** Entries from a data source **
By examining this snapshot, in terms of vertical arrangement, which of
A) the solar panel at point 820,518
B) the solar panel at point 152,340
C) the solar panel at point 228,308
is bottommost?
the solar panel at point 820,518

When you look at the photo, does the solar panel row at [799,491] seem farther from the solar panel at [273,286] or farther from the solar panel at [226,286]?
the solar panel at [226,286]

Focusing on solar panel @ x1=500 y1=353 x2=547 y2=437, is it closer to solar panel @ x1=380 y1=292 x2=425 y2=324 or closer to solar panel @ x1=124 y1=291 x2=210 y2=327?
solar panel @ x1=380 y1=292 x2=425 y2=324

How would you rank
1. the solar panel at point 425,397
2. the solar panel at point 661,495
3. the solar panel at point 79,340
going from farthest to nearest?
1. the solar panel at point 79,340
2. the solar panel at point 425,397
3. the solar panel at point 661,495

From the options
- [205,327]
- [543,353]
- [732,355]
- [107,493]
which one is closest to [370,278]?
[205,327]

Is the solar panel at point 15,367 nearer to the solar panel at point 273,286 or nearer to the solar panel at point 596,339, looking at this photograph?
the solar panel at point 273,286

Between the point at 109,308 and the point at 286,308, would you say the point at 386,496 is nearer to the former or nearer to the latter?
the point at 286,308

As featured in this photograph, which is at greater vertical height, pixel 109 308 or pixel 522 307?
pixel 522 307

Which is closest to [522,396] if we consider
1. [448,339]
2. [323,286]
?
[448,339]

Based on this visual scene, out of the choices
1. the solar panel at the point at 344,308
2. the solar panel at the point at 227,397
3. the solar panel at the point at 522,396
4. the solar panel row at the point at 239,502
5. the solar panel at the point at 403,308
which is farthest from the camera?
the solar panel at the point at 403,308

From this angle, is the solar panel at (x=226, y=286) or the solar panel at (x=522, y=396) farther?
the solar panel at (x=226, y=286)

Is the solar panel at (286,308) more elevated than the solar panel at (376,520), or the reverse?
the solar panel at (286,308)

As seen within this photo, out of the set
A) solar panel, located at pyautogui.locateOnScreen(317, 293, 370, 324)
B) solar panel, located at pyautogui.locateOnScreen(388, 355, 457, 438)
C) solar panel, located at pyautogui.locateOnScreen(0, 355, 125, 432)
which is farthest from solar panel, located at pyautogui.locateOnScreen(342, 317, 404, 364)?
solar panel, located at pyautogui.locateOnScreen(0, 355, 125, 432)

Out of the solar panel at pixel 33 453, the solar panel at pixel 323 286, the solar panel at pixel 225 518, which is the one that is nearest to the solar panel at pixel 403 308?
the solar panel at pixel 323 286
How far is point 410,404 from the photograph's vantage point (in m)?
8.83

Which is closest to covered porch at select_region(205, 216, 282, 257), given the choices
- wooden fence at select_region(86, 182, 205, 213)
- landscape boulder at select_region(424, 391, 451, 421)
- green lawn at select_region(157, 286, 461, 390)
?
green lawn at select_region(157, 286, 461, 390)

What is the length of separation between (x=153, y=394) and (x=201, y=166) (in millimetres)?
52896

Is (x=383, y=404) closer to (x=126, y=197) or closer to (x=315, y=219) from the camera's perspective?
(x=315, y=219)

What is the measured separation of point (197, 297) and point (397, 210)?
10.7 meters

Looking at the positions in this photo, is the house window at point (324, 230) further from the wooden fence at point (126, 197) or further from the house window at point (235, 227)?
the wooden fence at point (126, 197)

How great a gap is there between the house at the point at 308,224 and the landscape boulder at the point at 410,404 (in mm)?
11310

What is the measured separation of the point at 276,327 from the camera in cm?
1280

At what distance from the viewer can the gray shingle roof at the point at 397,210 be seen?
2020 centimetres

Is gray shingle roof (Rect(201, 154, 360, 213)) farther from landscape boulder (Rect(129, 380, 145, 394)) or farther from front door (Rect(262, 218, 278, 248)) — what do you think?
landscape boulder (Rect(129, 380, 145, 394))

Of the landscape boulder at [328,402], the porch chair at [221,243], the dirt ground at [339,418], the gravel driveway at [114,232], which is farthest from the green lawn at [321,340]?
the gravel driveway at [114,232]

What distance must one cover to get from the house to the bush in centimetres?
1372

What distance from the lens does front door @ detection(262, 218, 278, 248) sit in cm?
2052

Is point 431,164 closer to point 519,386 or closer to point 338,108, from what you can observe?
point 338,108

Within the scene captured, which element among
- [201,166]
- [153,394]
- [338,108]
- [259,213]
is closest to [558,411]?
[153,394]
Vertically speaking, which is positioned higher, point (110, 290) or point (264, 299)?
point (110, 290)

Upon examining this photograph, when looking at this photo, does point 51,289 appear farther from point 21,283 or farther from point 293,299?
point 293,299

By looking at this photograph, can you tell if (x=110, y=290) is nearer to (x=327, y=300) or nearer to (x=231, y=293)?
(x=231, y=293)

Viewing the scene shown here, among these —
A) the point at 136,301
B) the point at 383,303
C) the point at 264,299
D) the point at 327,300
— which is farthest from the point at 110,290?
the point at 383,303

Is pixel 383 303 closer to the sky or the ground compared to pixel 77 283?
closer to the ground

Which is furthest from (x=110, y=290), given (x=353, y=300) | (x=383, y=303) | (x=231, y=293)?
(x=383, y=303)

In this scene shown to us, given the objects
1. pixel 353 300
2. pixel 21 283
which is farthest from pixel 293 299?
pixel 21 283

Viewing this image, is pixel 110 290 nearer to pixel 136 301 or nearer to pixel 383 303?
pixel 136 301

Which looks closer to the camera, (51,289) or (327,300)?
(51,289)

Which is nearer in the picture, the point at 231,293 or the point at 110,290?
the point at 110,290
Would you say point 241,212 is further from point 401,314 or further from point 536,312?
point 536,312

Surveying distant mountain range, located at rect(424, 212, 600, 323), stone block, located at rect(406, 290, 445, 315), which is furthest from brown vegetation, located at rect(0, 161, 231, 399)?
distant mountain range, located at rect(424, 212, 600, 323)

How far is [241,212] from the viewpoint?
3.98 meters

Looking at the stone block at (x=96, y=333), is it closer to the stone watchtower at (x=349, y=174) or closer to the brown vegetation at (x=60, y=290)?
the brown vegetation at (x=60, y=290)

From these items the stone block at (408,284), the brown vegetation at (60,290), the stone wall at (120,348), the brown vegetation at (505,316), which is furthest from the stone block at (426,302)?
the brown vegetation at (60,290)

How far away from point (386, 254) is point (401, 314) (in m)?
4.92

** GIVEN PROBLEM **
Rewrite the entries from the line that contains "How far is [241,212] from the viewpoint?" through the end of the entries, replacing "stone block" with "stone slab" and changing nothing else.

** FINAL RESULT **
How far is [241,212] from the viewpoint?
3.98 meters

Looking at the stone slab at (x=96, y=333), is it closer to the stone watchtower at (x=349, y=174) or closer to the brown vegetation at (x=60, y=290)?
the brown vegetation at (x=60, y=290)

From these items the stone slab at (408,284), the brown vegetation at (60,290), the stone wall at (120,348), the brown vegetation at (505,316), which is furthest from the stone slab at (426,302)?
the brown vegetation at (60,290)

How far away from point (386, 254) is point (401, 314) (in m)?
4.92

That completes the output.